A escolinha ficava além da casa, e o bairro era o Bonito. A construção com sala ampla, no meio do pasto com poço artesiano, abrigava quatro séries, e à noite ensinava o curso de alfabetização para adultos, iluminado pela lamparina. Essa escola foi um desafio para minha experiência. Mas quando se faz aquilo que gosta, tudo se transforma, sem fixar-se nas dificuldades de qualquer ordem, apenas em facilidades e amor.
Mais tarde prestei concurso e, da Escola Rural do Bairro Bonito, ingressei como efetiva na Escola do Vale Formoso, uma fazenda com carros, avião, cinema.
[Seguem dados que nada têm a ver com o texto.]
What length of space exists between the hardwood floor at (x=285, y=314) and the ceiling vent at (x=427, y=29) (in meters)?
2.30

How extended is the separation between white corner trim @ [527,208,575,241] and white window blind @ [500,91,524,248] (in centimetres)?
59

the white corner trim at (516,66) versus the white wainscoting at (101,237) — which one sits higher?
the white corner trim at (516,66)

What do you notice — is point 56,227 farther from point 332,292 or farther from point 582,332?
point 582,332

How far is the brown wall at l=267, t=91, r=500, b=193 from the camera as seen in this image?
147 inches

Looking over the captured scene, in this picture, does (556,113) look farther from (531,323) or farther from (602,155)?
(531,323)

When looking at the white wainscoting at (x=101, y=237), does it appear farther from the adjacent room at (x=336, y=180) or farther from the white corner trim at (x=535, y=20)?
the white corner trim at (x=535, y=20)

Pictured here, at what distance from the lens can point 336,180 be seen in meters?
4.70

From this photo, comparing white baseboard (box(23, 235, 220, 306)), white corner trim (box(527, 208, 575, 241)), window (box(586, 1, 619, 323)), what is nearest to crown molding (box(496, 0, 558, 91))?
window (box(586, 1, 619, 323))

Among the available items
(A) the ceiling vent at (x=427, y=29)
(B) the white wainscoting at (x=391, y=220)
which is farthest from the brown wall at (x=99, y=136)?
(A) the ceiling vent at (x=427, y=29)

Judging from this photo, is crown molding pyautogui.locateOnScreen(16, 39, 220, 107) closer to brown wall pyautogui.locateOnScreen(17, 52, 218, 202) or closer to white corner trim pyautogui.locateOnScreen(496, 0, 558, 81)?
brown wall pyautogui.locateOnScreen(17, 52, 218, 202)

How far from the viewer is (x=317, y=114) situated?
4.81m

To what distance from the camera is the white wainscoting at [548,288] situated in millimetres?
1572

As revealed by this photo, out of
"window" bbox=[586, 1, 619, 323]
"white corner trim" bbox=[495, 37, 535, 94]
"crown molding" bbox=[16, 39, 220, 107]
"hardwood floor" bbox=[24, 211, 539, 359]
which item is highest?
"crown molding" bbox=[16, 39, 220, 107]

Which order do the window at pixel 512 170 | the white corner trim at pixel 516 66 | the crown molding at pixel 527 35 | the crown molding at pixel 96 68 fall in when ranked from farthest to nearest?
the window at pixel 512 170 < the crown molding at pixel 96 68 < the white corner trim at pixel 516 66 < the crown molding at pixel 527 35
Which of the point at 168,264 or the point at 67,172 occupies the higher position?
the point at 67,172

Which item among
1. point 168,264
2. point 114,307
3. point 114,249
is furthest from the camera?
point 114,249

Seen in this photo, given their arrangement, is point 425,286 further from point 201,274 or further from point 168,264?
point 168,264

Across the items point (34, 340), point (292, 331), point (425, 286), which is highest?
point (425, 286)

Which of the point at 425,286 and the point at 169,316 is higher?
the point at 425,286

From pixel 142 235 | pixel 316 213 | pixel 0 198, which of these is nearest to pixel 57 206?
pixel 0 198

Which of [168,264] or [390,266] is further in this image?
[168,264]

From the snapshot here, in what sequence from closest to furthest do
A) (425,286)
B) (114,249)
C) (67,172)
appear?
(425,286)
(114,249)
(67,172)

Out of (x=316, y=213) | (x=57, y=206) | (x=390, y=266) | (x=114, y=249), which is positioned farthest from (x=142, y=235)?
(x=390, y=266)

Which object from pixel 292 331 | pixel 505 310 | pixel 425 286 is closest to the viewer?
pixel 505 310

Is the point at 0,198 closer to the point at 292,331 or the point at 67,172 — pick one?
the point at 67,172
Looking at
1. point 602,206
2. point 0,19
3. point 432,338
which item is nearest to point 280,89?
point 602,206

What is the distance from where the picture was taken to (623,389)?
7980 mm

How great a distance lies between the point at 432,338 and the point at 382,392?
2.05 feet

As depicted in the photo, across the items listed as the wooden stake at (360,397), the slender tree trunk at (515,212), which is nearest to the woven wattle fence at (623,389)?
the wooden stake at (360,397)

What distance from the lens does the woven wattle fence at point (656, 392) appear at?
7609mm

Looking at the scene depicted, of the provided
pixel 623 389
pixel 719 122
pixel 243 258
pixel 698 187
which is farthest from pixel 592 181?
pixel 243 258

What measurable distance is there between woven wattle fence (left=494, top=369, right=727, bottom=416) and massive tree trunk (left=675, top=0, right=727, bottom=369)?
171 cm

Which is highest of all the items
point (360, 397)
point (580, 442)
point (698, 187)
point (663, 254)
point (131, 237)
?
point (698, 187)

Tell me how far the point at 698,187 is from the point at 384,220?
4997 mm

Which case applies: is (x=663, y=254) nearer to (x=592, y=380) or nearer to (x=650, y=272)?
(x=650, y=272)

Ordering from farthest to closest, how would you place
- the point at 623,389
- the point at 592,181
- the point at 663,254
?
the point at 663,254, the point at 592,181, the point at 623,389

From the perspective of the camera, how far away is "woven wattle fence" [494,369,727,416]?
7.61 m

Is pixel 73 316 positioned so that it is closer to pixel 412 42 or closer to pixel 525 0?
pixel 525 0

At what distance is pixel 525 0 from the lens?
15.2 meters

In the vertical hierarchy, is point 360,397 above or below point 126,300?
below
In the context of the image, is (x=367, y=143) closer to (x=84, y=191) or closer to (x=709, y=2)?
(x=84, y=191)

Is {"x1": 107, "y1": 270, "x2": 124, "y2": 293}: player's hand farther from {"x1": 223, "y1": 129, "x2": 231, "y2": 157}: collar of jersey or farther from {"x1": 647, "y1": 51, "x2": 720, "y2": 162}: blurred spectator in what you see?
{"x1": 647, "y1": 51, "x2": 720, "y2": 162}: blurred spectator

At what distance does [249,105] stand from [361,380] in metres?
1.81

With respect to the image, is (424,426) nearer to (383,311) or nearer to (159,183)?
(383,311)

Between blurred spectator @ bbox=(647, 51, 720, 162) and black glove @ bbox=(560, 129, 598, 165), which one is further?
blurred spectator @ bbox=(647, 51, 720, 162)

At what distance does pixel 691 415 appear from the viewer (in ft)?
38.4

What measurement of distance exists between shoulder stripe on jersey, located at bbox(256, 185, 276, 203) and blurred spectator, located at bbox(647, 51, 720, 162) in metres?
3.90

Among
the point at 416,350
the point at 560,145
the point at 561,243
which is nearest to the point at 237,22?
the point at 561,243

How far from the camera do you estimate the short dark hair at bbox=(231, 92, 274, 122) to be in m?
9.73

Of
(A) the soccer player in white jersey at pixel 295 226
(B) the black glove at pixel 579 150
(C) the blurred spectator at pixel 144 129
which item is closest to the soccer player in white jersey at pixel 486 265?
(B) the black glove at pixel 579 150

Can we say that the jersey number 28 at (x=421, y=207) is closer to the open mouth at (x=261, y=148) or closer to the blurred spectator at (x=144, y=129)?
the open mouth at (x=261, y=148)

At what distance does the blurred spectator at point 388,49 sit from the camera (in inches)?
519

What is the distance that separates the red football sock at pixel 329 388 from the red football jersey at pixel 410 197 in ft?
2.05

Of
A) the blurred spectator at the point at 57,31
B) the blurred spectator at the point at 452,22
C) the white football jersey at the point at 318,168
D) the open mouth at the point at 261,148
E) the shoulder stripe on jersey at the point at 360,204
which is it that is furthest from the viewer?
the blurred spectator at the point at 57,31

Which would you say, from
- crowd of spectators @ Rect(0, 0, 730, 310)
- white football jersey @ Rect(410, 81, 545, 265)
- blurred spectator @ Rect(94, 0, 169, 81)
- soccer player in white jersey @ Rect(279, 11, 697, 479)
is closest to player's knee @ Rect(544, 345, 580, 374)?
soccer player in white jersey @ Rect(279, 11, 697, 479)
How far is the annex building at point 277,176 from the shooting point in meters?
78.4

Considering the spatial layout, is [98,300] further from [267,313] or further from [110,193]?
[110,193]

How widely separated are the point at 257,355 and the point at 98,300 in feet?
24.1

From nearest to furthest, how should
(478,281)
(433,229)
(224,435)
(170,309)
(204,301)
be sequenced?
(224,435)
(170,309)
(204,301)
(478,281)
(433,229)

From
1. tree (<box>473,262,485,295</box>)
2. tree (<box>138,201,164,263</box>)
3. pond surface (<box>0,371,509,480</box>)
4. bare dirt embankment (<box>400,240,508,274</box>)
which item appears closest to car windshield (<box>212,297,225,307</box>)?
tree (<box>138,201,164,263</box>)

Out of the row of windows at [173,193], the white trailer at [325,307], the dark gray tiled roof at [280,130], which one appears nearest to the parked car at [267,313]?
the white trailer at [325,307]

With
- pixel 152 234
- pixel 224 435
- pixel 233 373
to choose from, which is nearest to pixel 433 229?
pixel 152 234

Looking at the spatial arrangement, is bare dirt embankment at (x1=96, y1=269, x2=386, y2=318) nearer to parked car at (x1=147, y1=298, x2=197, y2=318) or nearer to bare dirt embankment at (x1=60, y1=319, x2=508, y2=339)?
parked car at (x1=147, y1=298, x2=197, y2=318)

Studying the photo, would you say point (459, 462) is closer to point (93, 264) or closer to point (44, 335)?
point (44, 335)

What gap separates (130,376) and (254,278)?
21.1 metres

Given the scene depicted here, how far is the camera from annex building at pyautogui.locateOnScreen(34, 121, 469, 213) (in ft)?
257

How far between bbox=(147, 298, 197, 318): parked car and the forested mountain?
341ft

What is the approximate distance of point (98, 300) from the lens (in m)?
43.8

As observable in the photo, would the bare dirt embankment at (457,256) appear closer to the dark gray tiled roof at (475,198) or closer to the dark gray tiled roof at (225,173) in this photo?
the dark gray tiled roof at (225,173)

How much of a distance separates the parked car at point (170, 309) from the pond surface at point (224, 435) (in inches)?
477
Mas, assim como na primeira escola, eu só ia para casa uma vez por mês, pela dificuldade de locomoção. Nesta escola eu tinha crianças indígenas, da tribo Tupi Guarani, alunos com dificuldade de aprendizagem, muito humildes. Quem levava era a mãe “Cuia”, a qual se abastecia de tudo que eu tinha na cozinha: queijo, pães , carne, etc.
Nunca me queixei dessas escolas, pois amo a mãe natureza e tudo que nela existe. Com o tempo fui me removendo para vilas, cidades. Já na terceira escola, a maioria da população era de origem japonesa, filhos disciplinados e estudiosos. Lá deixei uma infinidade de afilhados nipônicos e também um animal de estimação, uma égua, que foi batizada como Marta Rocha pelo primeiro dono que a rifou, pois era professor e foi removido.
Um dia resolvi me mudar para São Paulo para cursar uma faculdade de pedagogia, ampliando e atualizando os meus conhecimentos. Prestei vestibular, cursei e, ao conseguir o diploma, ingressei como Professora III para ministrar aulas no curso do magistério. Em São Paulo, ensinei em escolas de norte a sul e de leste a oeste, de periferias a centrais. No ano seguinte, reuni-me com uma grande equipe e editamos um livro didático e pedagógico, com sugestões para o ensino atual. Era a minha grande satisfação ver alunos do curso magistério e professores portando esse livro de sugestões e de nossas experiências, um orgulho para a nossa classe.
Casei-me, tive dois filhos estudiosos e responsáveis, mas acabei mudando para o interior para melhor criá-los, e onde até hoje me encontro. Dentro da minha profissão, já ocupei vários cargos de professor, coordenador, assistente de direção e substituto de diretor. Atualmente, estou aposentada, mas muito me orgulho da minha carreira, pois nasci para ser educadora mesmo, tanto que me dediquei 45 anos de profissão. Procurei sempre passar aos meus alunos o amor, a honestidade, a seriedade, a ética profissional, que nunca deixem o ideal morrer. Adoro meus discípulos e até hoje me sinto bem com eles, com os antigos colegas, com ex-diretores.
Por fim, colaboro sempre quando sou requisitada em eventos de formaturas, festas, viagens, pois, além de mestra, sou companheira. Passo sempre aos alunos que quando se tem vocação para ensinar, não precisa culpar este ou aquele sistema de educação, pois até numa simples folha de embrulhar pão você consegue ensinar uma criança. E se me perguntassem o que eu gostaria de fazer novamente, eu diria: “ser educadora, começaria tudo de novo”.